# Spider Farm : )



## CrashMagnet (May 8, 2022)

They are only on one bud of one plant, and have apparently been there for a while. Should I be concerned? A little alcohol spray would kill them easy enough, but I don't know if it would damage the trichomes.


----------



## boo (May 8, 2022)

dude, that's total infestation...at this point there is no saving them...


----------



## CrashMagnet (May 8, 2022)

Spiders? I mean it's the only plant with any on it, and it's almost ready to chop. I could chop it now, actually.


----------



## RosterMan (May 8, 2022)

If that is in with other plants GET IT OUT NOW


----------



## RosterMan (May 8, 2022)

Most likely your other plants have them too Thats bad


----------



## boo (May 8, 2022)

if you can see them this clearly you are infested...look around with magnification you'll see plenty...sorry for you my friend, we all go thru this type of misery sooner or later...they go to other plant on the wind of a fan...


----------



## CrashMagnet (May 8, 2022)

What should I do with the plants to kill the things before the next grow?


----------



## RosterMan (May 8, 2022)

boo said:


> if you can see them this clearly you are infested...look around with magnification you'll see plenty...sorry for you my friend, we all go thru this type of misery sooner or later...they go to other plant on the wind of a fan...

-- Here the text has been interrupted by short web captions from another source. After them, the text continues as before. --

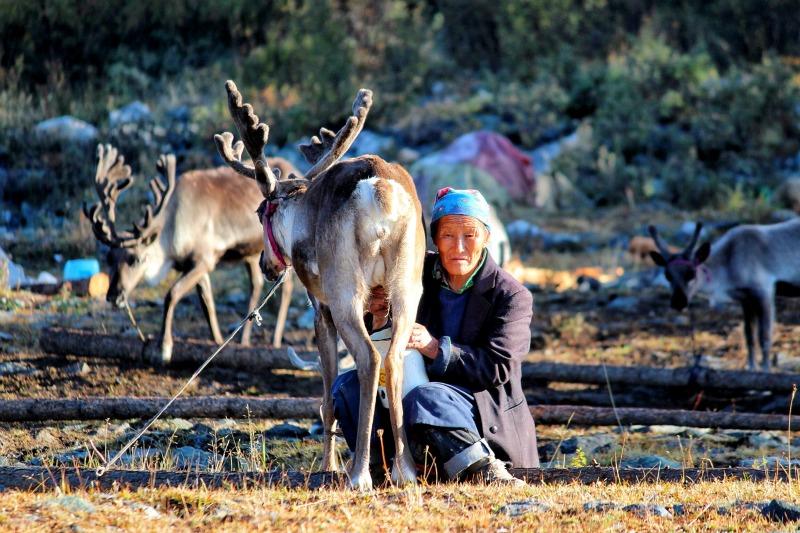Tsaatan people mongolia4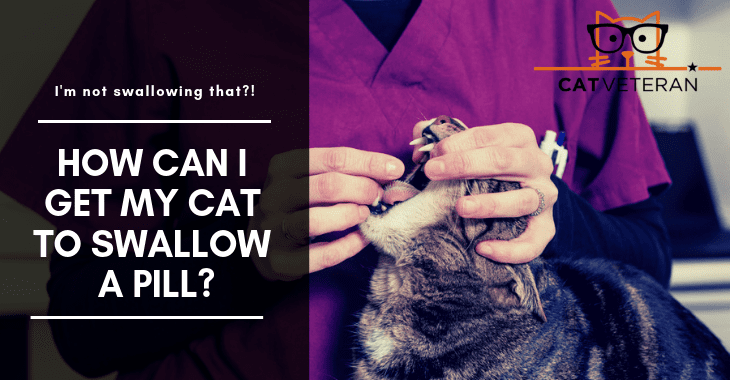 How Can I Get My Cat To Swallow A Pill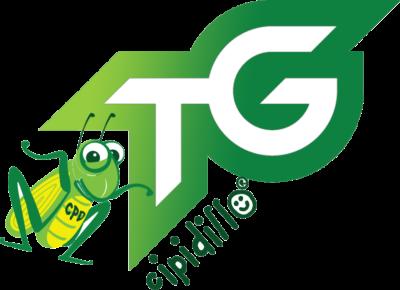 TG Cipidillo, puntata 3 stagione 2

I actually had them on one strain and not others 
Got rid of them by taking the infected plant out and treated the others just in case
But I caught them early on just as I saw a web


----------



## RosterMan (May 8, 2022)

How far along are they
If almost finished you could look into washing the buds with treated bucket dips to get rid of bugs and droppings  and make hash or oil if close to harvest.


----------



## RosterMan (May 8, 2022)

I never did that but seen others do it


----------



## boo (May 8, 2022)

those droppings are eggs...burn everything in flower or smoke bugs...avid in early veg but be careful, avid isn't you're typical pesticide...bomb the room with a pylon bomb and begin anew...it sucks but it's reality...good luck


----------



## Hippie420 (May 8, 2022)

They make a nice snap, crackle, pop when ya smoke 'em.


----------



## CrashMagnet (May 8, 2022)

I took all the plants in the tent outside and hosed them down with high pressure water. Left them there where it will be in the 40's tonight. I will destroy them more completely when I get home from work tomorrow. Losing them is no big deal, but the tent is next to the DWC with all the GSC's also in flower. Do I really need to burn them too?


----------



## boo (May 8, 2022)

only you can answer that question...have they gotten into that tent, examine it with magnigication...once you have mites they are everywhere...try to save the plants but it's usually an effort in futility...1 can reproduce in staggering number within days...the sooner they are dead the sooner you can concentrate on a healthy grow...blasting with water helps but it also blows off the trichomes...no free lunches with the borg...


----------



## CrashMagnet (May 8, 2022)

I used an insect bomb in the tent with it closed. I wasn't planning on ever using the tent again anyway. I am reworking the room this summer so it won't need a tent. It can stay closed until then.

I also sprayed the plants I put outside with insecticide, and will bag them tomorrow. I made a sign for the bag to warn any hopeful trash collectors not to smoke anything. No fire pit here, so I can't really burn them.

I've looked at every top level bud in the DWC using a scope attached to my camera, and saw no spider mites. I know that's no guarantee, but I'm not quite ready to lose those yet. Anyway, if they are there the plants in the main room are probably infected as well. Dumb ass that I am, I brought a bunch of tomato and assorted veggie plants in from the cold tonight. I don't have any safe mite killer, and the stores are closed. They will get treated tomorrow afternoon, though.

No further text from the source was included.